On April 12, 2011, West Newbury police notified the Massachusetts State Police detectives assigned to the Essex District Attorney’s Office that an environmental clean-up company had recovered a human foot and ankle bone inside of what appeared to be a woman’s shoe. An extensive search of the area was conducted using a state police dog, but nothing else was found.
Morrissette, a Lowell resident, said Trooper Anthony Schena contacted her more than a year ago to ask if she would look at the shoe that was recovered.
“My sister-in-law and I both screamed when he showed us the shoe,” Morrissette said. “We both said, ‘That’s Helena’s shoe!’”
From that point on, Morrissette waited for the results of testing to prove that the remains found were those of her sister.

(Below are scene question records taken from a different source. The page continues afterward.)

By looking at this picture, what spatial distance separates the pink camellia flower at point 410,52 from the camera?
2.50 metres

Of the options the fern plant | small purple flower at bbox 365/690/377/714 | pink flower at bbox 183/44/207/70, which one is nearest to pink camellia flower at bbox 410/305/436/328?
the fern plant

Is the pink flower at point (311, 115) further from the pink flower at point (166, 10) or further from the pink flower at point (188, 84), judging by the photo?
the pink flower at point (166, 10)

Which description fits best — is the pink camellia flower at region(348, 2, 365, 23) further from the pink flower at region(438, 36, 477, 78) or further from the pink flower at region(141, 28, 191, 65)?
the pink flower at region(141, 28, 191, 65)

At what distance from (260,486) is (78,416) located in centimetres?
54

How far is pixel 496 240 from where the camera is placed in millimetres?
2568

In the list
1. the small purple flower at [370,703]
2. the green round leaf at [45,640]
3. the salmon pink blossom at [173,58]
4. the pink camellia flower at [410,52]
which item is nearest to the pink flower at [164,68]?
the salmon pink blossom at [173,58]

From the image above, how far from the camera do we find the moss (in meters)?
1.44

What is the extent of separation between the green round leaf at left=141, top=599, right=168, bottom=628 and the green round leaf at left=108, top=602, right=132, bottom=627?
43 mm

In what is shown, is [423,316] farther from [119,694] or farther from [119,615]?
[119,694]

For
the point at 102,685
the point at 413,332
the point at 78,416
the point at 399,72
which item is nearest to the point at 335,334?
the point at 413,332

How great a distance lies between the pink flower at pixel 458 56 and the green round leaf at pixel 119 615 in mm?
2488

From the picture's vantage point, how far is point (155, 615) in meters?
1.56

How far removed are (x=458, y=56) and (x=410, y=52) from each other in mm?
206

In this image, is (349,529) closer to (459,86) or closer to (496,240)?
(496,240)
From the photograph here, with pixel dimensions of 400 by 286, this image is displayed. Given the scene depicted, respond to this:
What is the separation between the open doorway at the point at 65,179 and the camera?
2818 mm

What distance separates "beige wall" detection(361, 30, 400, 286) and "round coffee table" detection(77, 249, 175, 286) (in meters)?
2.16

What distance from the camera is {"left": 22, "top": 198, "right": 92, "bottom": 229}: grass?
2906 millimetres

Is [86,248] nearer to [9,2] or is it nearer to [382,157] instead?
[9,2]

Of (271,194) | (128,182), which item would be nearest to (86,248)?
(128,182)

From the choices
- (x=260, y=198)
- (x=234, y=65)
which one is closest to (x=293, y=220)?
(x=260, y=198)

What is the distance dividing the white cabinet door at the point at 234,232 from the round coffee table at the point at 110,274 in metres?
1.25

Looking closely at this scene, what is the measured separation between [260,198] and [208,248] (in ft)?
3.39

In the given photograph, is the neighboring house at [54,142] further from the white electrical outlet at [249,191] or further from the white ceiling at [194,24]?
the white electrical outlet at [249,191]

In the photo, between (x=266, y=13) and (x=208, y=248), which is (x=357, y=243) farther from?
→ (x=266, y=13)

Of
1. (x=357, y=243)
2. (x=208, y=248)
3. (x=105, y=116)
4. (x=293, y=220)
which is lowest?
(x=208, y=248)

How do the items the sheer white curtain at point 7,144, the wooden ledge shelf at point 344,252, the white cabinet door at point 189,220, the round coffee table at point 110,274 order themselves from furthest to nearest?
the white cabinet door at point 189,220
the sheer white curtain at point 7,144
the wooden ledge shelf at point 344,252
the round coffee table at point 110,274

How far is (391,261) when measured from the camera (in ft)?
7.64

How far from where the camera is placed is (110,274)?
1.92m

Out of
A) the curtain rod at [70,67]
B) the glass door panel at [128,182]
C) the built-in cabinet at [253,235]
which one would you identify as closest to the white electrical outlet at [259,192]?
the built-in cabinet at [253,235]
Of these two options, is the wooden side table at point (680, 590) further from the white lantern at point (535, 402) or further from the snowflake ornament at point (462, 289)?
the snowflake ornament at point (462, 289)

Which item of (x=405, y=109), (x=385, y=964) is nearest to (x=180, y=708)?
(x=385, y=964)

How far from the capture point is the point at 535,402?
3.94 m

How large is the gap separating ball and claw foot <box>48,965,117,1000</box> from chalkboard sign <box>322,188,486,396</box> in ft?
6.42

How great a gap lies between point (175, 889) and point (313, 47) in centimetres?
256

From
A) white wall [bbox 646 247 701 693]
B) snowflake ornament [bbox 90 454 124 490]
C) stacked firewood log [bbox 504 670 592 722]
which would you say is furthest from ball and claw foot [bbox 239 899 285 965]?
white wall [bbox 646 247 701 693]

During the investigation, detectives learned that two women were reported missing near the Merrimack River in the past several years. DNA samples were taken from a member of each woman’s family. The samples were analyzed by the Minnesota Department of Public Safety Laboratory for Mitochondrial DNA testing and Cellmark Forensic Laboratory for nuclear DNA testing.
Last week, the Essex District Attorney’s Office was notified by Cellmark that there was a 99.99 percent probability that the remains and the sample given by Fells’ sister proved they were siblings.
“I commend the hard work and efforts of Trooper Anthony Schena and Sgt. Barry Brodette for their tireless work in making this identification,” District Attorney Jonathan Blodgett said. “I hope that this identification provides the family of Helena Fells some small measure of comfort.”
Morrissette said she was contacted yesterday by Brodette and that she met him and Dracut Police Detective Dimitri Mellonakos at the Dracut Police Station.
“My brother was with me when they said the lab tests came back and it was a 99.99 percent match,” she said. “I was elated and happy and relieved. I was feeling every emotion you could think of.”
Morrissette had taken part in many searches of the Merrimack River, from Lowell to Newburyport, never giving up hope that remains of her sister would be found.
“I didn’t want to have any regrets,” she said. “I wanted to do everything I possibly could do to find her.”
In 2009, Morrissette said that she believed her sister committed suicide on Nov. 26, 2006, by jumping into the Merrimack River in Lowell. Morrissette said her sister changed after their mother died of ovarian cancer in April 2005. She said their father died a year later, and things got really bad for Fells.
“She took a leave of absence from work, barricaded herself in her house and was only drinking water and ice,” Morrissette said. “She tried to commit suicide by taking an overdose of drugs and survived.”
Morrissette said her sister weighed only 73 pounds before she disappeared.
“I might still go to that place the shoe was found to look around,” Morrissette said. “Maybe I’ll find more bones. Who knows?”
Morrissette said she asked the district attorney’s office if she could have the remains and the shoe so she could bury them with her mother.
“I’m waiting for an answer,” she said.